I thought for a long time about how I wanted to do this painting. Should I work in pastels or Oils? I decided on oils and then I took another month to consider my concept. After all, I have always taught and been taught to have a concept. How else will I know when I'm done? When I have fulfilled my concept, the work is done. Or so I've come to believe. Though I do have a concept in mind, I've decided to honor the request of the Jade and ask the painting what it requires instead. It seems to call for a background that would speak of it's ancestry or at the very least lend some viability to its name. Hence, the Asian wallpaper in the background. Now, mind you, I don't know that Jade plants are at all descended from Asian ancestry. But who am I to question a plant after all? While I wanted to honor this request, I had to consider the how of it all. I'm really not very good at calligraphy and, for that matter, my own handwriting is terrible. I settled on some paper that had Korean writing on it and scanned that into my computer, printing it out through the magic of Photoshop onto archival paper. This was affixed to canvas - which had some problems of its own. Won't go into that here, but I've learned a lot about this kind of application since. Being a classical painter and having had the importance of archival materials beat into my head, I struggled with this whole idea of mixed media for another couple of weeks. A call to Golden relieved my anxiety and I moved forward. (Please comment on the blog if you have any questions about how I proceeded here.)

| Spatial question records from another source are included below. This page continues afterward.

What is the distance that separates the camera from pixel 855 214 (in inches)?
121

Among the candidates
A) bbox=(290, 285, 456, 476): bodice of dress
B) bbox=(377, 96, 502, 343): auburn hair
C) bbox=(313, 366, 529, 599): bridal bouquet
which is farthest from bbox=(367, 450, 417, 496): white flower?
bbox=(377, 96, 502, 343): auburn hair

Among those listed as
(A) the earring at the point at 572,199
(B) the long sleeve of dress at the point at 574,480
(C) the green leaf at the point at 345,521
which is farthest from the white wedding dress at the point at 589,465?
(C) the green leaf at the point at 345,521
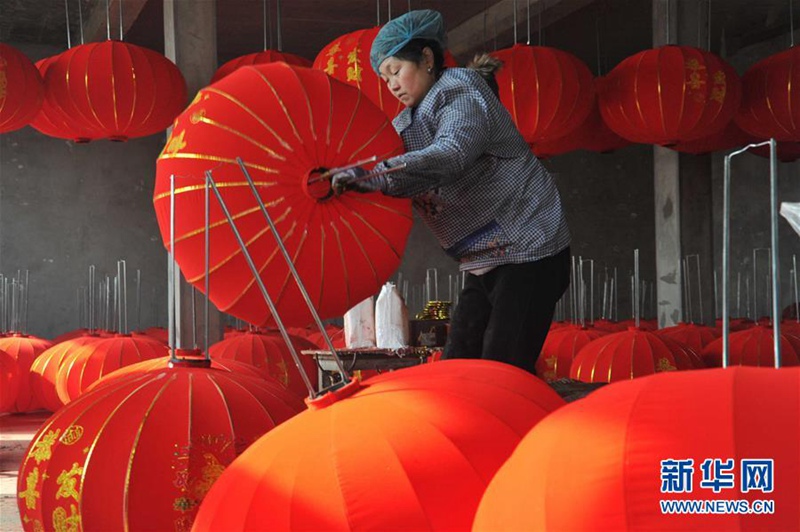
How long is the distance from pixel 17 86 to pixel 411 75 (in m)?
4.46

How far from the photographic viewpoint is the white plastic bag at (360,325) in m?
4.96

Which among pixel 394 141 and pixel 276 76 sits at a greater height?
pixel 276 76

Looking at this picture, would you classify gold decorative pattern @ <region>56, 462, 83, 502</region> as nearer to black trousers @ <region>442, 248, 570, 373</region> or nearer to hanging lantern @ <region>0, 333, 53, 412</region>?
black trousers @ <region>442, 248, 570, 373</region>

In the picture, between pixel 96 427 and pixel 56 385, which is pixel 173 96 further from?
pixel 96 427

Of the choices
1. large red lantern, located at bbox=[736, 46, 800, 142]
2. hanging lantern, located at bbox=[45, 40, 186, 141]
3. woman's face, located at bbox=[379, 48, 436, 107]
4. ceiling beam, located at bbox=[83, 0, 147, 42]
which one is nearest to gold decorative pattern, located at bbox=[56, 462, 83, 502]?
woman's face, located at bbox=[379, 48, 436, 107]

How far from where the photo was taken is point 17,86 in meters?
6.06

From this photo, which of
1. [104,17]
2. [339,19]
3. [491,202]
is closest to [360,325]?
[491,202]

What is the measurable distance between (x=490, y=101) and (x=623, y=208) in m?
11.5

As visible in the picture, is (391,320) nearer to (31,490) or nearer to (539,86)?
(539,86)

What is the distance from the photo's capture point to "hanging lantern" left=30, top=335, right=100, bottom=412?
7031 millimetres

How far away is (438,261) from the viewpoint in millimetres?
12680

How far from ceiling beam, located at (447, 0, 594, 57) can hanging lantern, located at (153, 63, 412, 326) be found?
20.9 ft

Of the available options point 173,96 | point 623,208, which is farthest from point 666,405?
point 623,208

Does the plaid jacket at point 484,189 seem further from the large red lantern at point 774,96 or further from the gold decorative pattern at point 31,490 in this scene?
the large red lantern at point 774,96
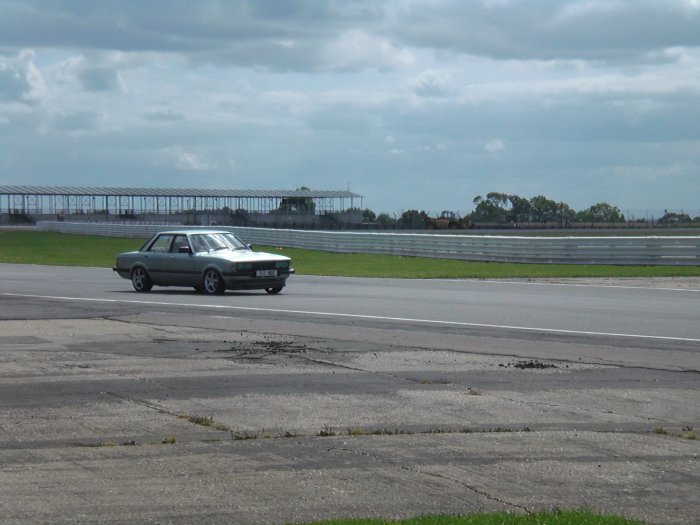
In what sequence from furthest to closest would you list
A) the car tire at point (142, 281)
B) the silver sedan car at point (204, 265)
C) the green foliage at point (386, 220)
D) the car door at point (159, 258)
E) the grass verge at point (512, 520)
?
1. the green foliage at point (386, 220)
2. the car tire at point (142, 281)
3. the car door at point (159, 258)
4. the silver sedan car at point (204, 265)
5. the grass verge at point (512, 520)

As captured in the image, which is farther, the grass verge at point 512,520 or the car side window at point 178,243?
the car side window at point 178,243

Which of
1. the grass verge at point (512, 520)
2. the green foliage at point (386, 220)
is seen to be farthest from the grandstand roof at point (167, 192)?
the grass verge at point (512, 520)

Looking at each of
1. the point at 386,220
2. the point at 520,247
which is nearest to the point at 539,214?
the point at 386,220

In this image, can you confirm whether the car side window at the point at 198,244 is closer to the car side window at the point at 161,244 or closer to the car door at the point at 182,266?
the car door at the point at 182,266

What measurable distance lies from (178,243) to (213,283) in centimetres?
154

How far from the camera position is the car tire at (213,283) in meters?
23.2

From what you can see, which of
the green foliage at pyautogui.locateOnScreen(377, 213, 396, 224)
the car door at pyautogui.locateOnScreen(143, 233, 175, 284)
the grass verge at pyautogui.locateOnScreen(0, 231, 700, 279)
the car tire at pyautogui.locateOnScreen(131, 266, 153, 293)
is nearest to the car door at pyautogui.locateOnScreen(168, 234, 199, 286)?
the car door at pyautogui.locateOnScreen(143, 233, 175, 284)

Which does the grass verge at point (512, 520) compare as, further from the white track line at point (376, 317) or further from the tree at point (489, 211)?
the tree at point (489, 211)

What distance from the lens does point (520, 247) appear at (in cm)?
3684

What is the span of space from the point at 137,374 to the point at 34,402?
1.78 meters

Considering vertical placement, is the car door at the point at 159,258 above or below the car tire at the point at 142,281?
above

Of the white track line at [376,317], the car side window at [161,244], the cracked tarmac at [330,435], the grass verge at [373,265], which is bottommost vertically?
the cracked tarmac at [330,435]

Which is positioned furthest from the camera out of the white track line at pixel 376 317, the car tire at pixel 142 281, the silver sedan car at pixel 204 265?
the car tire at pixel 142 281

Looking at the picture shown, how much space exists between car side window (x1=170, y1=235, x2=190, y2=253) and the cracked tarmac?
35.8ft
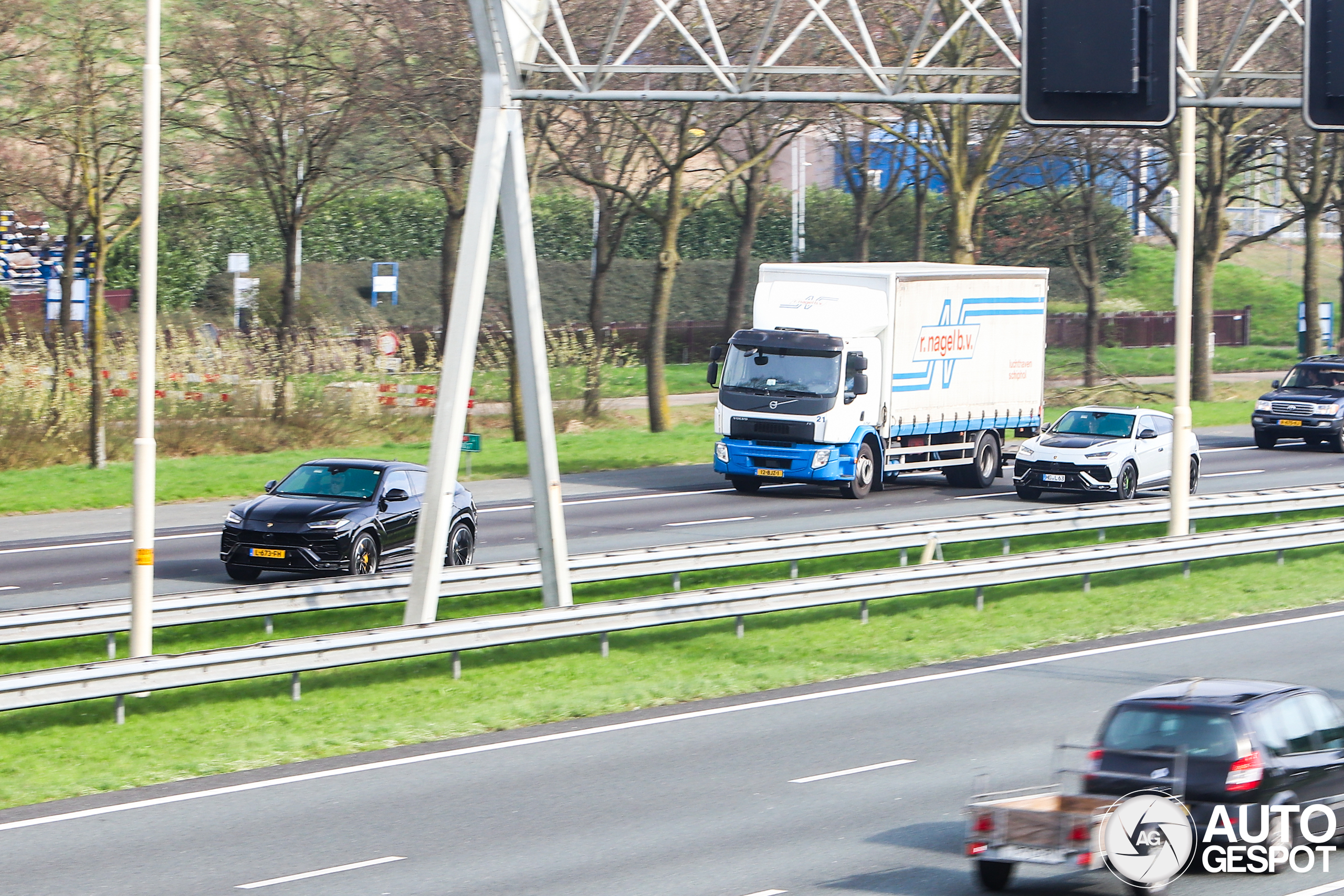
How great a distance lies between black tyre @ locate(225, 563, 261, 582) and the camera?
20.6 meters

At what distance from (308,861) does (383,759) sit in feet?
9.57

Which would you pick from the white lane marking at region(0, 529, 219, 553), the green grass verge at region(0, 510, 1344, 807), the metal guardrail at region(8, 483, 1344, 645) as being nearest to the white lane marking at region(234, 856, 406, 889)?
the green grass verge at region(0, 510, 1344, 807)

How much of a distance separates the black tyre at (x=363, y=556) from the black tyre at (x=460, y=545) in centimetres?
94

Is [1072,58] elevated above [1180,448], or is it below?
above

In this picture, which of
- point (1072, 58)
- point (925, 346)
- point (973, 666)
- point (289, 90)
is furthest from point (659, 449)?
point (1072, 58)

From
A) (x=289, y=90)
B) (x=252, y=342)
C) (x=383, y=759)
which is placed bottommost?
(x=383, y=759)

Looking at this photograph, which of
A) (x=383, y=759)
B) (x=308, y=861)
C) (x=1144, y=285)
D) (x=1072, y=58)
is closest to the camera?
(x=308, y=861)

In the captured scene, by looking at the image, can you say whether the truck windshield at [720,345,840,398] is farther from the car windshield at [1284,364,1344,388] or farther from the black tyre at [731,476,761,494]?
the car windshield at [1284,364,1344,388]

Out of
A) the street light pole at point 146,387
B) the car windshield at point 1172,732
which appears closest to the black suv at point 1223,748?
the car windshield at point 1172,732

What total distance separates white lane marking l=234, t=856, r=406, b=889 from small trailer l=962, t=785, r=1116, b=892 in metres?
3.52

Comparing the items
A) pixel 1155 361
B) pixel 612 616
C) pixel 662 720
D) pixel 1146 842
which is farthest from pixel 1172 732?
pixel 1155 361

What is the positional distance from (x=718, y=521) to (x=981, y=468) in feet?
23.1

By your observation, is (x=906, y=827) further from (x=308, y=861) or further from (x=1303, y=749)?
(x=308, y=861)

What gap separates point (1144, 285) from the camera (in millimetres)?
82812
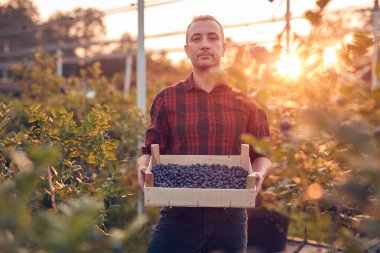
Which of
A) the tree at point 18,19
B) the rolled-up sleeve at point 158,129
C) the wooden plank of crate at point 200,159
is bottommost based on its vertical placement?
the wooden plank of crate at point 200,159

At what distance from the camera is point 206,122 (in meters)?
2.62

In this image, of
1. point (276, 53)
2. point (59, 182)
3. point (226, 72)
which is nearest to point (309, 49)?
point (226, 72)

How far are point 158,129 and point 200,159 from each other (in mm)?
301

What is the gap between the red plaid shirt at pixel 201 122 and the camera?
261 centimetres

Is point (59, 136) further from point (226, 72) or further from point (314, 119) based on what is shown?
point (314, 119)

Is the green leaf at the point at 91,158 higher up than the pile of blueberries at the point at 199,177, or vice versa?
the green leaf at the point at 91,158

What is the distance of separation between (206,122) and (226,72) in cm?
170

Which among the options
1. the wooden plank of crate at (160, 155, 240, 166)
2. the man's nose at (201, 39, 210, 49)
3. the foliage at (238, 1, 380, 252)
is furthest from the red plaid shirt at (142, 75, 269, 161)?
the foliage at (238, 1, 380, 252)

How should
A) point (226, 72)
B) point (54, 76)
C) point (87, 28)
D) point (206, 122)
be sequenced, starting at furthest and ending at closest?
point (87, 28) < point (54, 76) < point (206, 122) < point (226, 72)

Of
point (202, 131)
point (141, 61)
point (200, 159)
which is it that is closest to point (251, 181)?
point (200, 159)

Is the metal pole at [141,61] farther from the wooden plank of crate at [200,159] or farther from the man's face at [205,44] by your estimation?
the wooden plank of crate at [200,159]

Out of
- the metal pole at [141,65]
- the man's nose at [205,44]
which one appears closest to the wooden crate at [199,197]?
the man's nose at [205,44]

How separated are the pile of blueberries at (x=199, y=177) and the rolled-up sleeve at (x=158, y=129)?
0.31 metres

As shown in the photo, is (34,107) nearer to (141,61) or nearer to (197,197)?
(197,197)
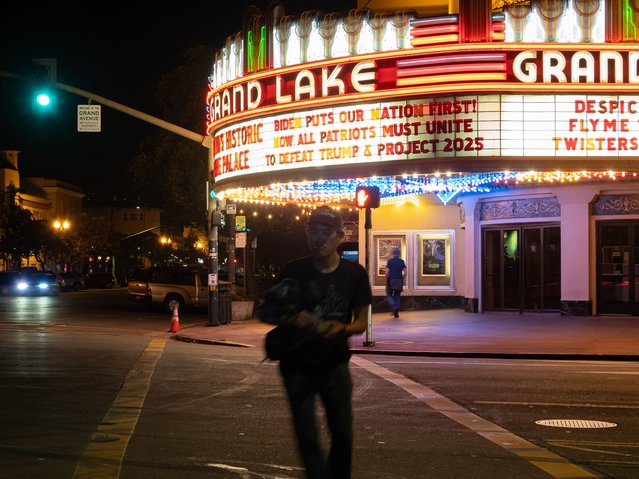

Journal Entry, February 26, 2015
I transferred the drawing this past Sunday and spent the better part that day just getting some glazing down. I used combinations of burnt sienna, burnt umber and permanent alizarin crimson to lay in the color. Today, I felt that I could start in on the container or is it a vase? It doesn't seem quite the right word. I was a bit stymied by the light. The cool light coming in from my north facing window just doesn't seem to set it off right. I was definitely frustrated over this unexpected conundrum. I changed the temperature of an additional light bulb several times. I'm still not happy. The plant wants natural light. I can hear that and obviously it needs it to survive this process as well. I can easily see this painting taking a month or more. Just artificial light won't do and besides, I dislike working from it. I settled on a combination but can see that I'll need to use my internal vision more than my physical sight to get the quality of light I envision. But the whole trial and error thing took the better part of the day. Sigh. I didn't get far, but at least I made a start.
Well, things are moving ahead although I can't say I'm completely satisfied. I struggle to integrate the background with the foreground. The leaves of the plant are trickier than I thought, and as is the manner of plants, it keeps changing as it endeavors to turn toward the light. Still, the plant is dictating this painting. It thinks it's the client and has commissioned the work. So I have to deal. The under painting could have been done better but the ground on which I'm working has its own challenges and so I made do with a very basic wash in and allowed myself to forego the usual detailed grissaille. I hope none of my fellow graduates from Georgetown Atelier see this once I post it. The container is off a bit and this first pass is not what I was aiming for. But the Jade is taking shape. I've experimented a bit with some broken yellow/green in the background and think I'll keep it. So much still to do.